### TASK DETAILS
From the first line to the last, write out the records exactly, leaving the pictures behind.

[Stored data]
• • • • • • •

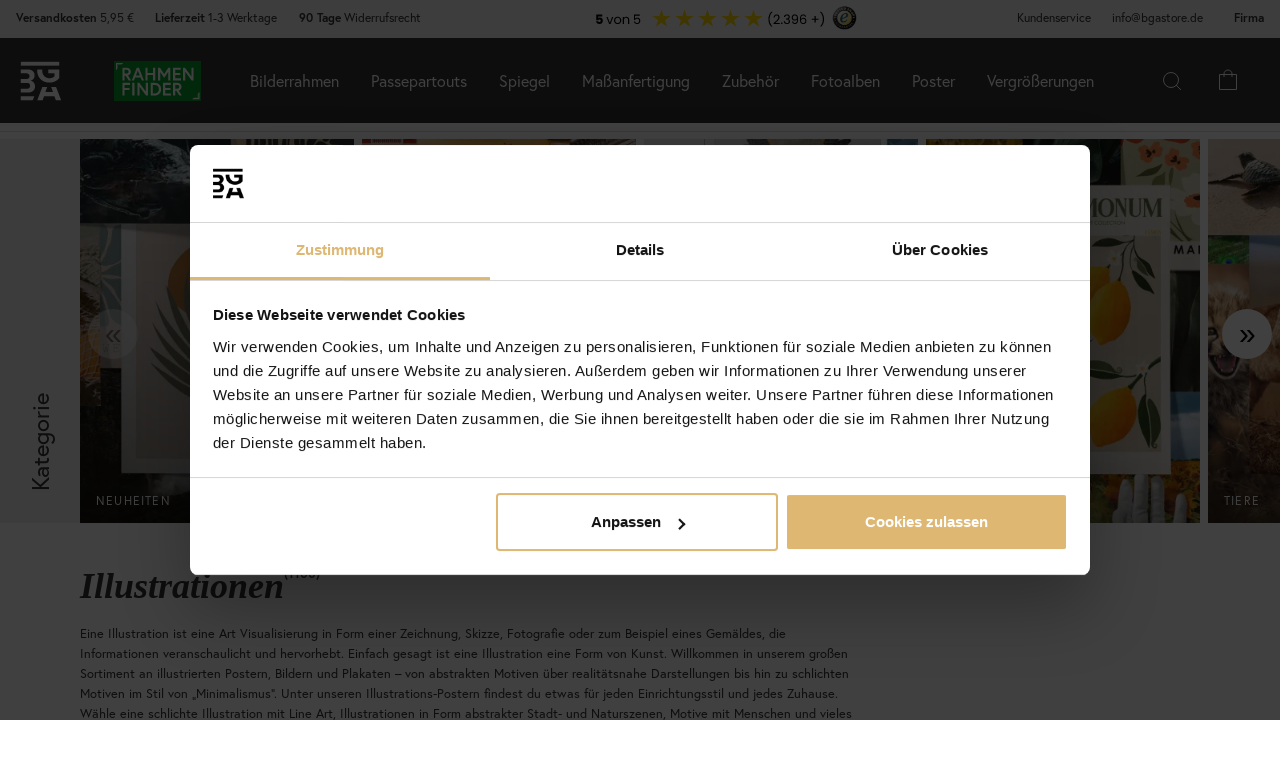

--- FILE ---
content_type: text/javascript
request_url: https://widgets.trustedshops.com/js/X7936D6190B04E15795FCD40B679DD7CC.js
body_size: 1246
content:
((e,t)=>{const a={shopInfo:{tsId:"X7936D6190B04E15795FCD40B679DD7CC",name:"BGASTORE.DE",url:"bgastore.de",language:"de",targetMarket:"DEU",ratingVariant:"WIDGET",eTrustedIds:{accountId:"acc-5cf8e4c7-fe32-4562-9a2f-7443b5da9e20",channelId:"chl-4cc9a248-6d4c-4764-813a-3ae0f456ad11"},buyerProtection:{certificateType:"CLASSIC",certificateState:"PRODUCTION",mainProtectionCurrency:"EUR",classicProtectionAmount:100,maxProtectionDuration:30,plusProtectionAmount:2e4,basicProtectionAmount:100,firstCertified:"2021-06-07 12:58:59"},reviewSystem:{rating:{averageRating:5,averageRatingCount:2,overallRatingCount:2397,distribution:{oneStar:0,twoStars:0,threeStars:0,fourStars:0,fiveStars:2}},reviews:[{average:5,rawChangeDate:"2025-12-05T14:36:22.000Z",changeDate:"5.12.2025"},{average:5,buyerStatement:"Schnelle Lieferung, gute Qualität.",rawChangeDate:"2025-03-02T18:16:09.000Z",changeDate:"2.3.2025"}]},features:["SHOP_CONSUMER_MEMBERSHIP","GUARANTEE_RECOG_CLASSIC_INTEGRATION","DISABLE_REVIEWREQUEST_SENDING","MARS_EVENTS","MARS_REVIEWS","MARS_PUBLIC_QUESTIONNAIRE","MARS_QUESTIONNAIRE"],consentManagementType:"OFF",urls:{profileUrl:"https://www.trustedshops.de/bewertung/info_X7936D6190B04E15795FCD40B679DD7CC.html",profileUrlLegalSection:"https://www.trustedshops.de/bewertung/info_X7936D6190B04E15795FCD40B679DD7CC.html#legal-info",reviewLegalUrl:"https://help.etrusted.com/hc/de/articles/23970864566162"},contractStartDate:"2020-10-23 00:00:00",shopkeeper:{name:"BGA Group AB",street:"Utmarksvägen 2",country:"SE",city:"Gävle",zip:"802 91"},displayVariant:"full",variant:"full",twoLetterCountryCode:"DE"},"process.env":{STAGE:"prod"},externalConfig:{trustbadgeScriptUrl:"https://widgets.trustedshops.com/assets/trustbadge.js",cdnDomain:"widgets.trustedshops.com"},elementIdSuffix:"-98e3dadd90eb493088abdc5597a70810",buildTimestamp:"2026-01-18T05:25:49.267Z",buildStage:"prod"},r=a=>{const{trustbadgeScriptUrl:r}=a.externalConfig;let o=t.querySelector(`script[src="${r}"]`);o&&t.body.removeChild(o),o=t.createElement("script"),o.src=r,o.charset="utf-8",o.setAttribute("data-type","trustbadge-business-logic"),o.onerror=()=>{throw new Error(`The Trustbadge script could not be loaded from ${r}. Have you maybe selected an invalid TSID?`)},o.onload=()=>{e.trustbadge?.load(a)},t.body.appendChild(o)};"complete"===t.readyState?r(a):e.addEventListener("load",(()=>{r(a)}))})(window,document);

• • • • • • •

### WRITTEN SOLUTION
--- FILE ---
content_type: text/javascript
request_url: https://widgets.trustedshops.com/js/X7936D6190B04E15795FCD40B679DD7CC.js
body_size: 1246
content:
((e,t)=>{const a={shopInfo:{tsId:"X7936D6190B04E15795FCD40B679DD7CC",name:"BGASTORE.DE",url:"bgastore.de",language:"de",targetMarket:"DEU",ratingVariant:"WIDGET",eTrustedIds:{accountId:"acc-5cf8e4c7-fe32-4562-9a2f-7443b5da9e20",channelId:"chl-4cc9a248-6d4c-4764-813a-3ae0f456ad11"},buyerProtection:{certificateType:"CLASSIC",certificateState:"PRODUCTION",mainProtectionCurrency:"EUR",classicProtectionAmount:100,maxProtectionDuration:30,plusProtectionAmount:2e4,basicProtectionAmount:100,firstCertified:"2021-06-07 12:58:59"},reviewSystem:{rating:{averageRating:5,averageRatingCount:2,overallRatingCount:2397,distribution:{oneStar:0,twoStars:0,threeStars:0,fourStars:0,fiveStars:2}},reviews:[{average:5,rawChangeDate:"2025-12-05T14:36:22.000Z",changeDate:"5.12.2025"},{average:5,buyerStatement:"Schnelle Lieferung, gute Qualität.",rawChangeDate:"2025-03-02T18:16:09.000Z",changeDate:"2.3.2025"}]},features:["SHOP_CONSUMER_MEMBERSHIP","GUARANTEE_RECOG_CLASSIC_INTEGRATION","DISABLE_REVIEWREQUEST_SENDING","MARS_EVENTS","MARS_REVIEWS","MARS_PUBLIC_QUESTIONNAIRE","MARS_QUESTIONNAIRE"],consentManagementType:"OFF",urls:{profileUrl:"https://www.trustedshops.de/bewertung/info_X7936D6190B04E15795FCD40B679DD7CC.html",profileUrlLegalSection:"https://www.trustedshops.de/bewertung/info_X7936D6190B04E15795FCD40B679DD7CC.html#legal-info",reviewLegalUrl:"https://help.etrusted.com/hc/de/articles/23970864566162"},contractStartDate:"2020-10-23 00:00:00",shopkeeper:{name:"BGA Group AB",street:"Utmarksvägen 2",country:"SE",city:"Gävle",zip:"802 91"},displayVariant:"full",variant:"full",twoLetterCountryCode:"DE"},"process.env":{STAGE:"prod"},externalConfig:{trustbadgeScriptUrl:"https://widgets.trustedshops.com/assets/trustbadge.js",cdnDomain:"widgets.trustedshops.com"},elementIdSuffix:"-98e3dadd90eb493088abdc5597a70810",buildTimestamp:"2026-01-18T05:25:49.267Z",buildStage:"prod"},r=a=>{const{trustbadgeScriptUrl:r}=a.externalConfig;let o=t.querySelector(`script[src="${r}"]`);o&&t.body.removeChild(o),o=t.createElement("script"),o.src=r,o.charset="utf-8",o.setAttribute("data-type","trustbadge-business-logic"),o.onerror=()=>{throw new Error(`The Trustbadge script could not be loaded from ${r}. Have you maybe selected an invalid TSID?`)},o.onload=()=>{e.trustbadge?.load(a)},t.body.appendChild(o)};"complete"===t.readyState?r(a):e.addEventListener("load",(()=>{r(a)}))})(window,document);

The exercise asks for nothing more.